Der BITO CAMPUS. Aber auch sonst blickt er im Hinblick auf die Rekrutierung neuer Mitarbeiter optimistisch entgegen. Seit 2017 betreiben die Intralogistikspezialisten in einmaliger Atmosphäre des modern umgebauten, ehrwürdigen, denkmalgeschützten Gebäudes der ehemaligen Volksschule in Meisenheim das Gründungszentrum BITO CAMPUS. Hier finden Startups nicht nur Raum für sich und die Verwirklichung ihrer Ideen. Der Campus möchte den Gründern einen Mehrwert bieten, in dem Wachstum mit Verbundenheit verknüpft und die Erfahrungen und das Know-how eines traditionellen Unternehmens auf die Gründer übertragen wird. Gleichzeitig profitiert man genauso von den Startups und ihren Ideen.

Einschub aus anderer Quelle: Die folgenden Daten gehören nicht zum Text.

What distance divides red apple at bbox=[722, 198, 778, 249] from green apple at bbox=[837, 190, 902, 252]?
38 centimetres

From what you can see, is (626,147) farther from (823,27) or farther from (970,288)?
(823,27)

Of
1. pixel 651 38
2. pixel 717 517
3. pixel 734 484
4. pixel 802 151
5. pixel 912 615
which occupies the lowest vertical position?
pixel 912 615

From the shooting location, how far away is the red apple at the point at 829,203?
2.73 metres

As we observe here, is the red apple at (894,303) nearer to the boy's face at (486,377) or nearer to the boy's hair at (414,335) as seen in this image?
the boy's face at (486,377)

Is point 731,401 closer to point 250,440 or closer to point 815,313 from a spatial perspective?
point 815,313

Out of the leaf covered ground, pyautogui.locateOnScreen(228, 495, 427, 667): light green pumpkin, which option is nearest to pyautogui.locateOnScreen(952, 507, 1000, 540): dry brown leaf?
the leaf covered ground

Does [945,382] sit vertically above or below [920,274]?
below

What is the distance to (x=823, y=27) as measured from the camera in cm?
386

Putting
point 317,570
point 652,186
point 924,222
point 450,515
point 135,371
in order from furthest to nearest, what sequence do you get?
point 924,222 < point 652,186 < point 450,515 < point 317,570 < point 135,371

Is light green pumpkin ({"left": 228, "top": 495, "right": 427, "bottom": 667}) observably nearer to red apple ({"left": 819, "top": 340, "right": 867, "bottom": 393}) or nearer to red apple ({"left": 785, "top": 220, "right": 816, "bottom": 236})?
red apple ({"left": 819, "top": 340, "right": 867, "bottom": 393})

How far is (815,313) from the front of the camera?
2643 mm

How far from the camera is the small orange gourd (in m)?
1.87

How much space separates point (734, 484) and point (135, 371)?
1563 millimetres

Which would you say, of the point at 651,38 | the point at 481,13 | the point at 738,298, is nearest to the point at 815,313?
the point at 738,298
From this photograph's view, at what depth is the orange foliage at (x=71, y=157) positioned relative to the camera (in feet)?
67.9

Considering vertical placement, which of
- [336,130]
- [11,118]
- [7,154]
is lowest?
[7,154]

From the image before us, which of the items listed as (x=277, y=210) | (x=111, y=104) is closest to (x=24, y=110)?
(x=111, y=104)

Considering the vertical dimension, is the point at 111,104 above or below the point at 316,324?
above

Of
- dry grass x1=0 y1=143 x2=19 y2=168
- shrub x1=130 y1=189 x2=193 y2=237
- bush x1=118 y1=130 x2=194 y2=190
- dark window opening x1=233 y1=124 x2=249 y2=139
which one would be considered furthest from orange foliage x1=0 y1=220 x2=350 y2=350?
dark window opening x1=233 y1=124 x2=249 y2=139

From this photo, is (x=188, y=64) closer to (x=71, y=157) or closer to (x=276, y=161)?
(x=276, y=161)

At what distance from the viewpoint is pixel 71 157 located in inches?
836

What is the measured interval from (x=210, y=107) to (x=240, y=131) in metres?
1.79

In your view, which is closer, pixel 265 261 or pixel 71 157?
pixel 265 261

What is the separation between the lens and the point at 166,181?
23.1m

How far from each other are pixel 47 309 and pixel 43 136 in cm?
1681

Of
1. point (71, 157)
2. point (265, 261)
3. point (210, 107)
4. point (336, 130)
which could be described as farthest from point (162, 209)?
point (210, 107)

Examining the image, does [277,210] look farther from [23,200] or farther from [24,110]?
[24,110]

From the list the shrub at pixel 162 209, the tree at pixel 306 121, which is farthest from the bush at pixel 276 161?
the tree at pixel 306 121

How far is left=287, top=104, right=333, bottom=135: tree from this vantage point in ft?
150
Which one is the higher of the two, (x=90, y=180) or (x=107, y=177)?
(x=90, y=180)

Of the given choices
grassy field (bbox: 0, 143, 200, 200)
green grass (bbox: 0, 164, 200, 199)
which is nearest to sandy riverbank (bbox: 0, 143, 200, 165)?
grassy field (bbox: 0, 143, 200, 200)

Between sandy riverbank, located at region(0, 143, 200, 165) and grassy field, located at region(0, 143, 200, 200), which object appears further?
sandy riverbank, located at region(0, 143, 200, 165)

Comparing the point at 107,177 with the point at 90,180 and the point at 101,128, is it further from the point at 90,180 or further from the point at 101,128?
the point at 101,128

Die Welt des IoT. Für Österreich hat das der Campus mittlerweile größere Bedeutung. So sind die Meisenheimer über die BITO CAMPUS GmbH im September 2019 Teilhaber von TeDaLoS geworden, einem Spezialisten für autonome Sensorik im Lager. Die Kooperation hat das Ziel, mit vereintem Know-How mobile und autonome Systeme für die Material- und Bestandsüberwachung mittels Internet der Dinge anzubieten. Gemeinsam will man künftig den Markt für Bestandsüberwachung mittels Internet of Things bedienen können, der gesamt bis zum Jahr 2025 rund 300 Milliarden US-Dollar schwer sein wird. Aus der daraus weiter wachsenden Bekanntschaft von BITO dürfte also auch das Recruting leichter fallen.